*** Opening SUPPLIED RECORDS ***

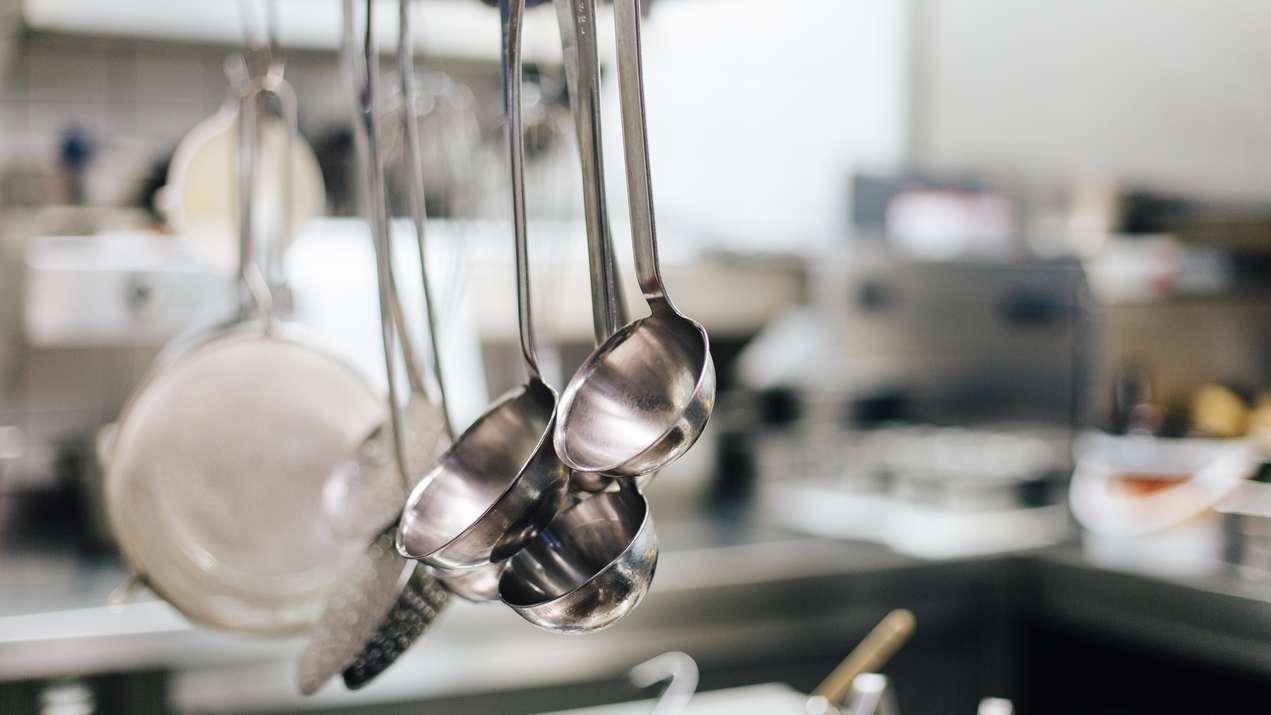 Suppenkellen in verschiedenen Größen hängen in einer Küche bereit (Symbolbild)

*** Closing SUPPLIED RECORDS ***
*** Opening SUPPLIED RECORDS ***

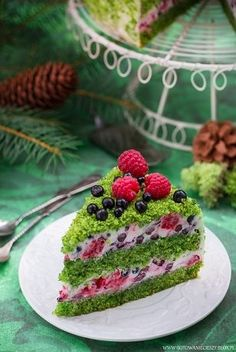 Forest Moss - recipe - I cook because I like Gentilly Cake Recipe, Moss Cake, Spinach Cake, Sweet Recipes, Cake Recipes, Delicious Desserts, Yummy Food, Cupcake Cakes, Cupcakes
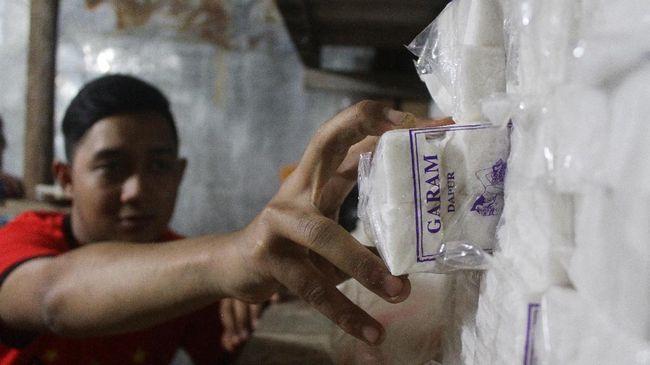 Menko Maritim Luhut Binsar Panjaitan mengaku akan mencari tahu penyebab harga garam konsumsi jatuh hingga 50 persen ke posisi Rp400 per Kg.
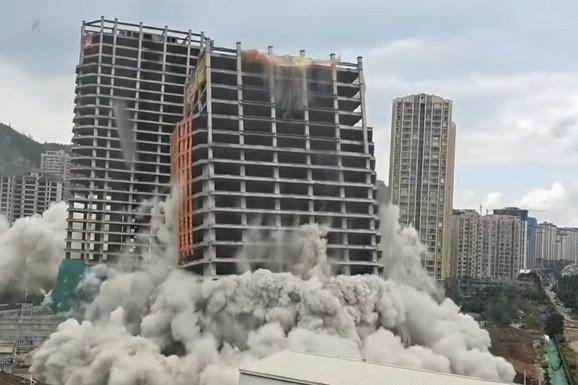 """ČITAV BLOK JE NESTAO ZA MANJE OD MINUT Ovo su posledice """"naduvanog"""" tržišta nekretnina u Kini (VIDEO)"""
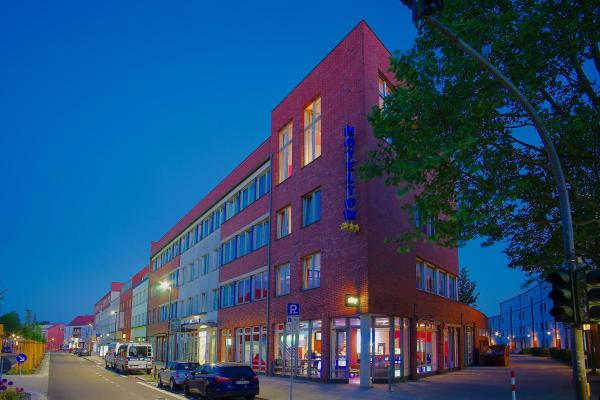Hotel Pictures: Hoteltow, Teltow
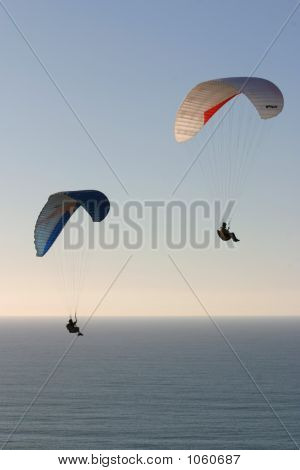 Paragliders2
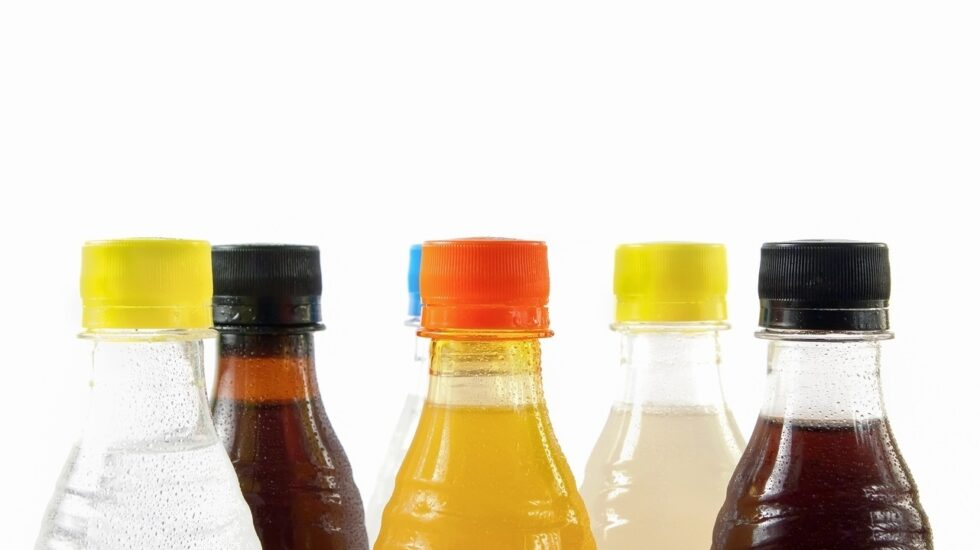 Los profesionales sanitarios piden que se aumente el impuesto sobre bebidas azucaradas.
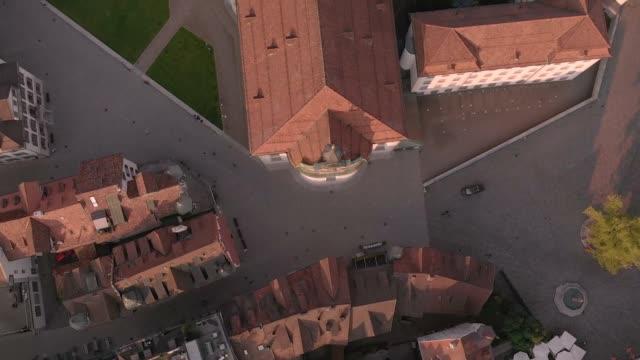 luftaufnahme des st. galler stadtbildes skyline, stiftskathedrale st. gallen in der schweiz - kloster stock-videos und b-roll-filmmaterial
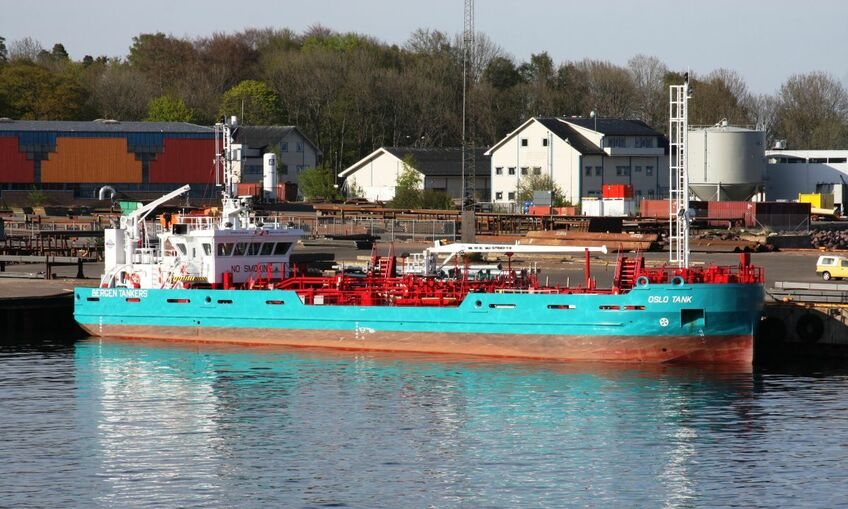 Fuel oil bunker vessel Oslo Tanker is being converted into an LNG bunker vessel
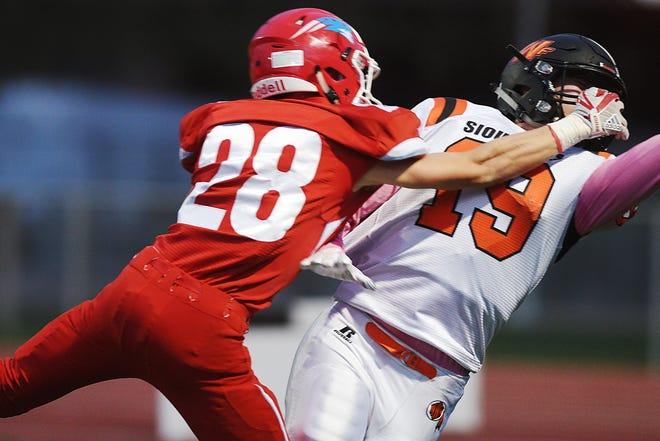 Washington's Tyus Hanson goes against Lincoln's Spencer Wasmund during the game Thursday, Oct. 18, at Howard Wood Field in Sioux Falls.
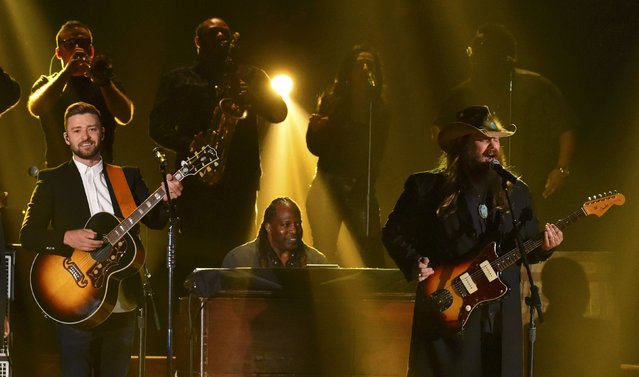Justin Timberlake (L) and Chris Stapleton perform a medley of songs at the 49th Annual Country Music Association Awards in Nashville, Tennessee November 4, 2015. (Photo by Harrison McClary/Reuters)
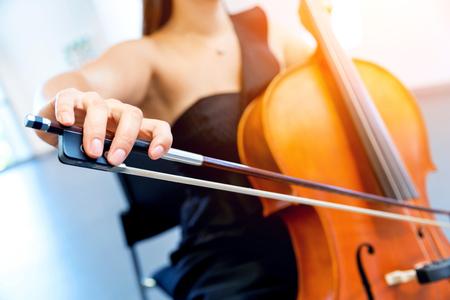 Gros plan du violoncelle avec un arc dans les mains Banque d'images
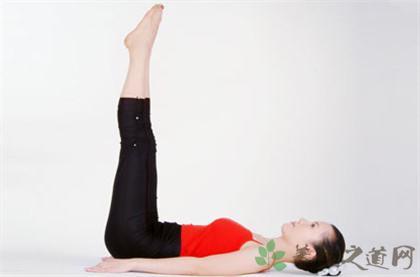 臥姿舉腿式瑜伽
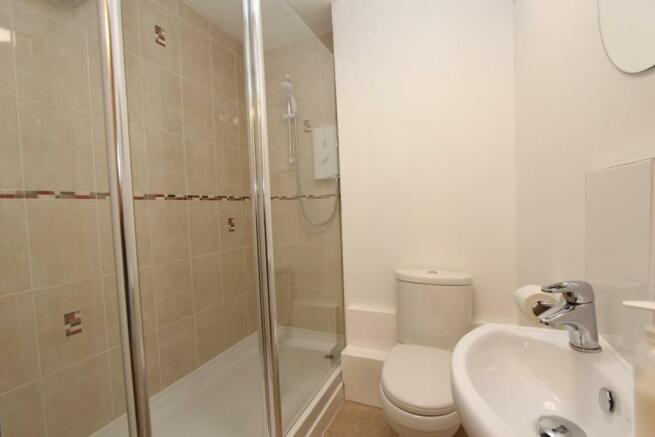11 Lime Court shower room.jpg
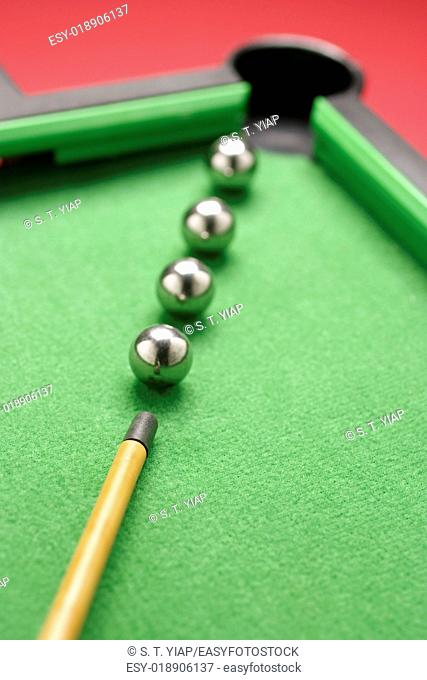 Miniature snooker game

*** Closing SUPPLIED RECORDS ***

Given the listing above, retype only the span of lines from the line with "Gros plan du" up to and including the line with "Miniature snooker game", exactly as it stands and without pictures.

 Gros plan du violoncelle avec un arc dans les mains Banque d'images
 臥姿舉腿式瑜伽
11 Lime Court shower room.jpg
 Miniature snooker game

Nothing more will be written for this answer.